Jacob Anderson reports for City & State:
Republican Michael Grimm defeated Democrat challenger Mark Murphy to keep his seat as U.S. Representative of New York’s 13th Congressional District, which includes some of the areas hit hardest by Hurricane Sandy last week.
As polls closed at 9:00 PM, the only bright spot near Public School 52 in Staten Island came from the generator-powered floodlights illuminating the large white tent that served as a makeshift polling station in the parking lot. The school and the surrounding blocks were still without electricity eight days after the superstorm made landfall.The streets were almost pitch black, except for the occasional passing headlights. Down the road, drivers in cars were backed up for blocks to get gasoline, while others stood in line to fill red plastic fuel containers.

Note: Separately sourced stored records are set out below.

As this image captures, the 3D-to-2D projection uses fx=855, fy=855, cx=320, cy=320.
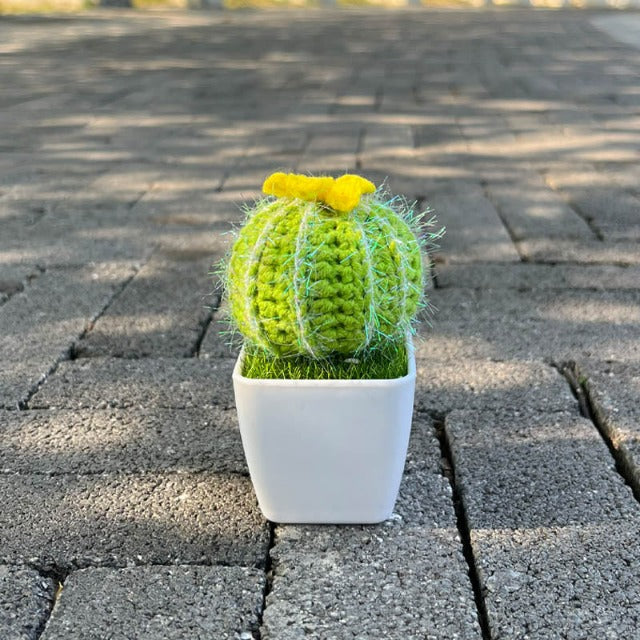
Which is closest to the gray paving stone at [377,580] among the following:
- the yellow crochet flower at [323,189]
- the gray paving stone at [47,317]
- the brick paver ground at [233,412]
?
the brick paver ground at [233,412]

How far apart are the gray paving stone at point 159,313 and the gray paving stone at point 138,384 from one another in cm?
8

The candidates spent Election Day continuing to help hurricane relief efforts in the district. According to Grimm’s campaign, the incumbent, who is being investigated over whether he accepted illegal campaign contributions in 2010, continued to try to help elderly residents, and coordinated with various agencies, including the Federal Emergency Management Agency, as well as sanitation and other city agencies. One priority was the 470 people who were still in shelters as of Monday, Grimm’s press secretary Carol Danko said.

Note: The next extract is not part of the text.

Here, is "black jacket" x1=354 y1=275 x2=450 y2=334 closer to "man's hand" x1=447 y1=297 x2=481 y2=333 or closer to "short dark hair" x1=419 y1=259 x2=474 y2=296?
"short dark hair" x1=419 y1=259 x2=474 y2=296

Danko emphasized Grimm’s focus on recovery, saying that while the election was important, it was “kind of the last thing on his mind.”
Challenger Murphy greeted voters near PS 102 in Bay Ridge, while also downplaying the importance of the election compared with the needs of the district.
“It’s just absolute devastation,” Murphy said. “We have to at least try to help the people in our community. That’s what I want to do.” Murphy said he had been in contact with disaster relief organization AmeriCares to pitch in.
Some Staten Island residents said they’re too concerned with finding basic provisions like food, water, and heat to make time to vote, according to DNAinfo.
Even those who did vote were not always aware of the congressional candidates, though Grimm seemed to have more name recognition than Murphy, who was Staten Island Borough Representative for New York City Public Advocate Bill de Blasio.
Grimm was featured prominently in a CNN story last week about the damage to his district. He toured wrecked streets and consoled distraught victims on camera. Murphy on the other hand has been accused of being out of touch with constituents, of not attending debates and other public events with Grimm. Murphy rejected the implication, saying he’s a fourth generation Staten Islander, and is now raising his daughters there.
Deborah Dennis voted “mostly Republican,” but broke rank to vote for Murphy, because of the need for “something different”, she said, referring to the investigation into Grimm’s possible wrongdoing, which he denies.
About Hurricane Sandy’s effect on the borough, Dennis said “It’s like a war zone. It’s horrible.” But neither candidate has made much of an impression on her after the storm.
“I don’t know if they’ve been around,” Dennis added, “but I haven’t seen them.”